Steven B. CANDULLO, et al., respondents-appellants, v. Roy NICOSIA, et al., appellants-respondents, et al., defendant.
In an action to retain a down payment as liquidated damages for breach of a contract for the sale of real property, the defendants Roy Nicosia and Suzanne M. Feldman appeal from so much of an order of the Supreme Court, Rockland County (Walsh II, J.), dated June 13, 2011, as denied their cross motion for summary judgment dismissing the complaint insofar as asserted against them, and the plaintiffs cross-appeal from so much of the same order as denied their motion for summary judgment on the complaint.
ORDERED that the cross appeal is dismissed, for failure to perfect the same in accordance with the rules of this Court (see 22 NYCRR 670.8[c], [e] ); and it is further,
ORDERED that the order is reversed insofar as appealed from, on the law, and the cross motion of the defendants Roy Nicosia and Suzanne M. Feldman for summary judgment dismissing the complaint insofar as asserted against them is granted; and it is further,
ORDERED that one bill of costs is awarded to the defendants Roy Nicosia and Suzanne M. Feldman.
The plaintiffs (hereinafter the sellers) entered into a contract to sell their single-family home to the defendants Roy Nicosia and Suzanne M. Feldman (hereinafter together the buyers). The contract of sale, inter alia, required the sellers to deliver “such title as any title underwriter, or any agent in good standing with its underwriter, will be willing to approve and insure in accordance with the standard form of title policy approved by the New York State Insurance Department, subject only to those matters provided for in [the] Contract.”
After the parties entered into the contract and before closing title, the buyers ordered a land survey, which revealed that a fence at the rear of the premises extended over the property line by 28 feet, at a length of 160 feet across the backyard. The buyers' insurance company refused to insure the premises free and clear of this encroachment, and the buyers refused to close title.
The sellers commenced this action to retain the buyers' down payment as liquidated damages, alleging that the buyers breached the contract by refusing to close title. The sellers moved for summary judgment on the complaint, and the buyers cross-moved for summary judgment dismissing the complaint insofar as asserted against them. In an order dated June 13, 2011, the Supreme Court denied both the motion and the cross motion.

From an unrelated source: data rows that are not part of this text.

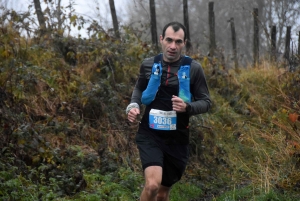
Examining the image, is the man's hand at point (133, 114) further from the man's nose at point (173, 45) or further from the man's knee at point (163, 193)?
the man's knee at point (163, 193)

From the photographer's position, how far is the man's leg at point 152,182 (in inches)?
204

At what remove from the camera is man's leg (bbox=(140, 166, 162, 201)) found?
5.18 meters

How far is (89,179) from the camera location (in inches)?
283

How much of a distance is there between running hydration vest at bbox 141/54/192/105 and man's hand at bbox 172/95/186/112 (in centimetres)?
22

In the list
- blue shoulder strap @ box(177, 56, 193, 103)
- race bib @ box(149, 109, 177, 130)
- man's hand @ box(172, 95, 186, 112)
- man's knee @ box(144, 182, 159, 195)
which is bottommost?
man's knee @ box(144, 182, 159, 195)

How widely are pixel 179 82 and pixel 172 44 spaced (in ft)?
1.36

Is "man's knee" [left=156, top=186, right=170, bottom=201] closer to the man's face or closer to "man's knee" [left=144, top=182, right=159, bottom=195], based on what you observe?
"man's knee" [left=144, top=182, right=159, bottom=195]

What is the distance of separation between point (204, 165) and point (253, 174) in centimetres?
161

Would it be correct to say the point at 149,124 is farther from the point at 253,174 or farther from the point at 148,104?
the point at 253,174

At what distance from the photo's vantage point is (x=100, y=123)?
9.20 meters

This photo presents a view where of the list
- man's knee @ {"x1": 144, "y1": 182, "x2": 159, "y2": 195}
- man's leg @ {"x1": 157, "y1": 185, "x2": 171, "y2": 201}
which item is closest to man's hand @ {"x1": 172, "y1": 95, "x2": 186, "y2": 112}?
man's knee @ {"x1": 144, "y1": 182, "x2": 159, "y2": 195}

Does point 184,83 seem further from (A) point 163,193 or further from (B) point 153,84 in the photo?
(A) point 163,193

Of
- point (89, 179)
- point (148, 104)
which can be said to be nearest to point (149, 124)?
point (148, 104)

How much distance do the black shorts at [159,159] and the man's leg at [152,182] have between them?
71 millimetres
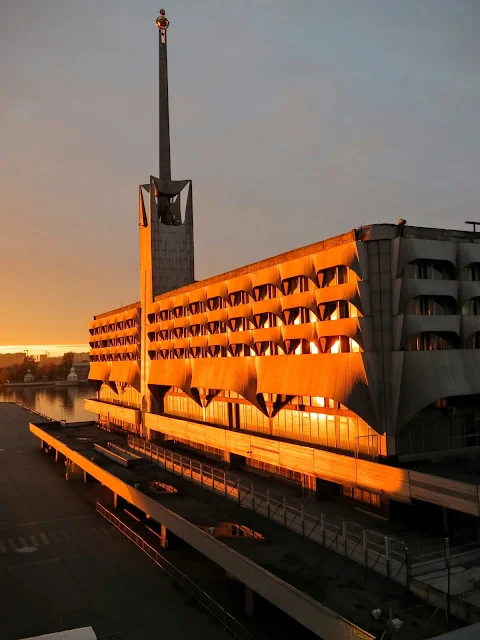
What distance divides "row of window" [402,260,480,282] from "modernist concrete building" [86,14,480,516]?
8 centimetres

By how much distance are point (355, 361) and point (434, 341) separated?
18.5 feet

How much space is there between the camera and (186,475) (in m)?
51.6

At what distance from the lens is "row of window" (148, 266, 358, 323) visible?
40.4m

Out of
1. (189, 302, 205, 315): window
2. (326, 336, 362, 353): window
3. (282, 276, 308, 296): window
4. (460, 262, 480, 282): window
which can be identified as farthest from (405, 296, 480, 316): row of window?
(189, 302, 205, 315): window

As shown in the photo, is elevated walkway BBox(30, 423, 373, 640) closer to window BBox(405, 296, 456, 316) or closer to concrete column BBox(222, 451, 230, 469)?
concrete column BBox(222, 451, 230, 469)

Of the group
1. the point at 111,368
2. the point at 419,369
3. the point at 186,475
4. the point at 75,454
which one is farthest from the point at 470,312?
the point at 111,368

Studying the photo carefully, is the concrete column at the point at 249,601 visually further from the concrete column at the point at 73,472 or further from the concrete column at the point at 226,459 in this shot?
the concrete column at the point at 73,472

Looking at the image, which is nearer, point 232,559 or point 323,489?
point 232,559

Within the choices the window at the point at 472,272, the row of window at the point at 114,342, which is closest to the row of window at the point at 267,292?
the window at the point at 472,272

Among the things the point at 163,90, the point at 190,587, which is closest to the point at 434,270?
the point at 190,587

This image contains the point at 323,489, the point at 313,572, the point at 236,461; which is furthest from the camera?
the point at 236,461

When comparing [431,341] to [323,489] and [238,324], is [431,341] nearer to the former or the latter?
[323,489]

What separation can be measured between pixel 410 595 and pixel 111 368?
Result: 73.2 metres

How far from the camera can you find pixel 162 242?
79312 millimetres
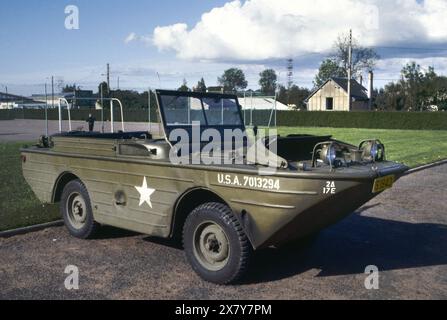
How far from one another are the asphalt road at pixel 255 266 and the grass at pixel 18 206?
1.49 ft

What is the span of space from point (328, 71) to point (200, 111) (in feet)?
241

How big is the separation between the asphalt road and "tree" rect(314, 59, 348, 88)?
66.7m

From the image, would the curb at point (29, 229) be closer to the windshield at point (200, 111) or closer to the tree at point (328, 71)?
the windshield at point (200, 111)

The buyers appeal from so much of the order as denied their cross motion, and we reverse the order insofar as appealed from.

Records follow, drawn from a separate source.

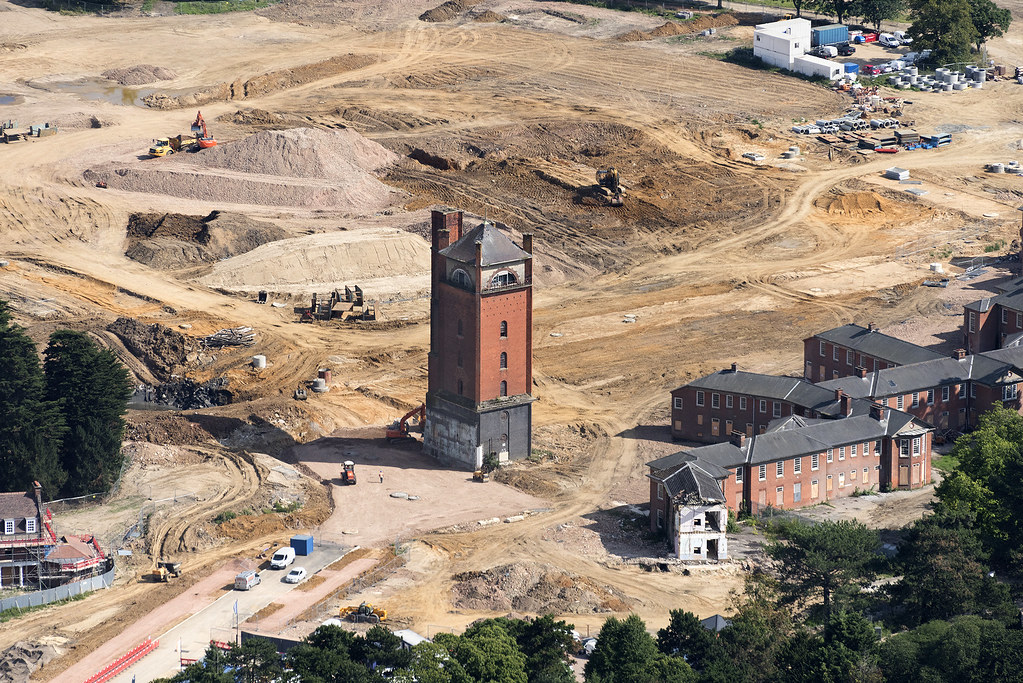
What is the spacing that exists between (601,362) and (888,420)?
2739 centimetres

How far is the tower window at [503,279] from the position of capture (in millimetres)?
113688

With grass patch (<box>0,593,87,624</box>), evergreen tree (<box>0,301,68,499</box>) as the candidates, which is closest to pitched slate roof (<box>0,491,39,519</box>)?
evergreen tree (<box>0,301,68,499</box>)

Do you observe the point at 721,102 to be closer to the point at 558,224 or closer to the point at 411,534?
the point at 558,224

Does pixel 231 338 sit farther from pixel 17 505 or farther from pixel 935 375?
pixel 935 375

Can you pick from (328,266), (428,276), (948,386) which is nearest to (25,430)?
(328,266)

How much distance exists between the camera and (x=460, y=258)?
114 m

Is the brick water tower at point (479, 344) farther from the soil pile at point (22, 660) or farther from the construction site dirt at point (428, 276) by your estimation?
the soil pile at point (22, 660)

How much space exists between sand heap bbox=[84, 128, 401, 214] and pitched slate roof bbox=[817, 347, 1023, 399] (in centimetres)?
5626

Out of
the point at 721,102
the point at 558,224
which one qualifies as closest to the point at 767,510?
the point at 558,224

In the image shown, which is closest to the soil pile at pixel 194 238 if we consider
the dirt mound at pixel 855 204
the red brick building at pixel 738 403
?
the red brick building at pixel 738 403

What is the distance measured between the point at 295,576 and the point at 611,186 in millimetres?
74260

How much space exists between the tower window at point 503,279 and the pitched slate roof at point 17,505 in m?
A: 30.3

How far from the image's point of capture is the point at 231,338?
134625 millimetres

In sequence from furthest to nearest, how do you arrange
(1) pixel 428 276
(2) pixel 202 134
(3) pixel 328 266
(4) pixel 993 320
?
(2) pixel 202 134
(1) pixel 428 276
(3) pixel 328 266
(4) pixel 993 320
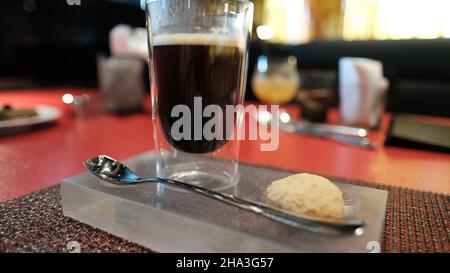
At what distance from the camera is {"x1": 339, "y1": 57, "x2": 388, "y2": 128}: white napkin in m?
0.82

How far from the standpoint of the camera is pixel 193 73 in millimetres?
395

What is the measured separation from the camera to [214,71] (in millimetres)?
399

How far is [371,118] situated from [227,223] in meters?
0.71

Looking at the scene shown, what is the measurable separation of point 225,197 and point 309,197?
0.24 ft

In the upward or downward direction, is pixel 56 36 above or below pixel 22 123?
above

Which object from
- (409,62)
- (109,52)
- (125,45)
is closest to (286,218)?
(125,45)

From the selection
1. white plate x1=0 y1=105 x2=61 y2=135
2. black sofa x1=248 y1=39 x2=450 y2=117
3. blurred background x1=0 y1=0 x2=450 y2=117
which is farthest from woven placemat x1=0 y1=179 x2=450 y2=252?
black sofa x1=248 y1=39 x2=450 y2=117

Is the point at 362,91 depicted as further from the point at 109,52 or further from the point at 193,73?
the point at 109,52

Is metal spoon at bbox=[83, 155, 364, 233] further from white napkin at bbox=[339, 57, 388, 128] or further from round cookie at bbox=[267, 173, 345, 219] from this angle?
white napkin at bbox=[339, 57, 388, 128]

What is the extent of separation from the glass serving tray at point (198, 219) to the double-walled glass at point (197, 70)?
3.0 inches

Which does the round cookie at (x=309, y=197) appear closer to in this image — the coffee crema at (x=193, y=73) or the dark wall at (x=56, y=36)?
the coffee crema at (x=193, y=73)

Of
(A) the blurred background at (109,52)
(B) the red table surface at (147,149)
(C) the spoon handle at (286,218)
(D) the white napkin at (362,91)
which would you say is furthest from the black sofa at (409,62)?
(C) the spoon handle at (286,218)

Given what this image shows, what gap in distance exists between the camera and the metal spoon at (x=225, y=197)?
0.25 metres
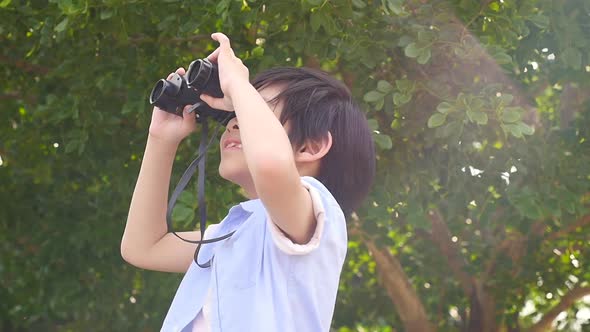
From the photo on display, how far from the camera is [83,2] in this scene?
3822mm

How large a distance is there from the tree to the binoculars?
4.53 ft

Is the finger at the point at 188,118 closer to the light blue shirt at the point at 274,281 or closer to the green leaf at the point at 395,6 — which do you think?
the light blue shirt at the point at 274,281

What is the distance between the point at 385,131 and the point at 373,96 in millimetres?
428

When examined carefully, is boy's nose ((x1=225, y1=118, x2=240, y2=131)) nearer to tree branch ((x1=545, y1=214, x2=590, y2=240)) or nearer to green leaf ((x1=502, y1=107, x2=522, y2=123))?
green leaf ((x1=502, y1=107, x2=522, y2=123))

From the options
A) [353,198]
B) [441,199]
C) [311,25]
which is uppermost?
[353,198]

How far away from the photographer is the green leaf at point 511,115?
12.6ft

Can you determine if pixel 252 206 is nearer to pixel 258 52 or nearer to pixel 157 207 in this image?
pixel 157 207

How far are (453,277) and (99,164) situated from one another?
8.47 ft

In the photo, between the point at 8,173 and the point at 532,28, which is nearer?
the point at 532,28

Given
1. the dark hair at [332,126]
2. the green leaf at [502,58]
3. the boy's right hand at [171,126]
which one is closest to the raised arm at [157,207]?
the boy's right hand at [171,126]

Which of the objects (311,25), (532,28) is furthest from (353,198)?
(532,28)

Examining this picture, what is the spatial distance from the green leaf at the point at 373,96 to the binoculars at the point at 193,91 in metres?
1.82

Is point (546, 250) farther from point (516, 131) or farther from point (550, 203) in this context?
point (516, 131)

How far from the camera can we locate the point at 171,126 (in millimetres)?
2346
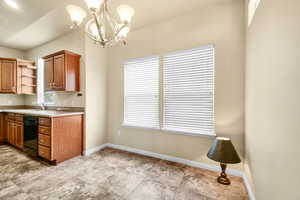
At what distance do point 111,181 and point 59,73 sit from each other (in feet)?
8.47

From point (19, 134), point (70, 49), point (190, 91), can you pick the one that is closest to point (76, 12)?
point (70, 49)

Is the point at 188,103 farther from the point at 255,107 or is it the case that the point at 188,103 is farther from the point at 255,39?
the point at 255,39

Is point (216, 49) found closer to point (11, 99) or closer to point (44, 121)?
point (44, 121)

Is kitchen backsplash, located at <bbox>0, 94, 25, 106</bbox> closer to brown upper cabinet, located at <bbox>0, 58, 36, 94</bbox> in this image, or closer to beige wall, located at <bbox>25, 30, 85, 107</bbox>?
brown upper cabinet, located at <bbox>0, 58, 36, 94</bbox>

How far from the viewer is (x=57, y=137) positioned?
99.3 inches

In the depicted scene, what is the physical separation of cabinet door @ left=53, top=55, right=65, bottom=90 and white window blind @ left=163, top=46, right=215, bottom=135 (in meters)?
2.26

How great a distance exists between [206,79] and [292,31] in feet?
4.84

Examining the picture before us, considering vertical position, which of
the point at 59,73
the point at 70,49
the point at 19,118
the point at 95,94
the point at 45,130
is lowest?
the point at 45,130

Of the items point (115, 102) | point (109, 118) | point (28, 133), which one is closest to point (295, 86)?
point (115, 102)

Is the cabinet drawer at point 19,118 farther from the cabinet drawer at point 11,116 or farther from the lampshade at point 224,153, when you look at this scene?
the lampshade at point 224,153

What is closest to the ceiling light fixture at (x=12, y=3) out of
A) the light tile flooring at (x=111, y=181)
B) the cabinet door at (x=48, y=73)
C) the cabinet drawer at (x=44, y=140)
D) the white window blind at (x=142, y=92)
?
the cabinet door at (x=48, y=73)

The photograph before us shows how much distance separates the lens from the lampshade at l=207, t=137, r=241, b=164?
1.83 metres

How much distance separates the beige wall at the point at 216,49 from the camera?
82.9 inches

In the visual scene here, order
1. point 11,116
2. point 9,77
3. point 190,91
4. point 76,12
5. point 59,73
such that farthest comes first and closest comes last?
point 9,77 < point 11,116 < point 59,73 < point 190,91 < point 76,12
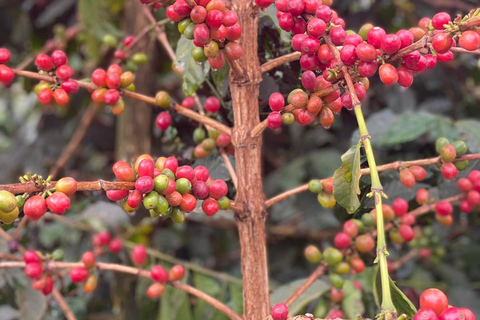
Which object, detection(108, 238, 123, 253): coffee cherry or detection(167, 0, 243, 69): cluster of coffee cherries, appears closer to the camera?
detection(167, 0, 243, 69): cluster of coffee cherries

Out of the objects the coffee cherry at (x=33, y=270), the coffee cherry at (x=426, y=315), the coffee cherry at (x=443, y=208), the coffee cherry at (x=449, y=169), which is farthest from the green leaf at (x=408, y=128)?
the coffee cherry at (x=33, y=270)

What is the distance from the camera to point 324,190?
0.75 metres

The buyers established their prima facie entitlement to judgment as a matter of law dismissing the complaint insofar as asserted against them by demonstrating that the sellers were unable to deliver title as provided in the contract of sale, and that this breach entitled them to a refund of all of the money they paid pursuant to the contract as well as a refund for specified charges (see Eurovision 426 Dev., LLC v. 26–01 Astoria Dev., LLC, 80 A.D.3d 656, 658, 915 N.Y.S.2d 288). In opposition, the sellers failed to raise a triable issue of fact (see Kopp v. Barnes, 10 A.D.2d 532, 535, 204 N.Y.S.2d 860). Accordingly, the Supreme Court should have granted the buyers' cross motion for summary judgment dismissing the complaint insofar as asserted against them.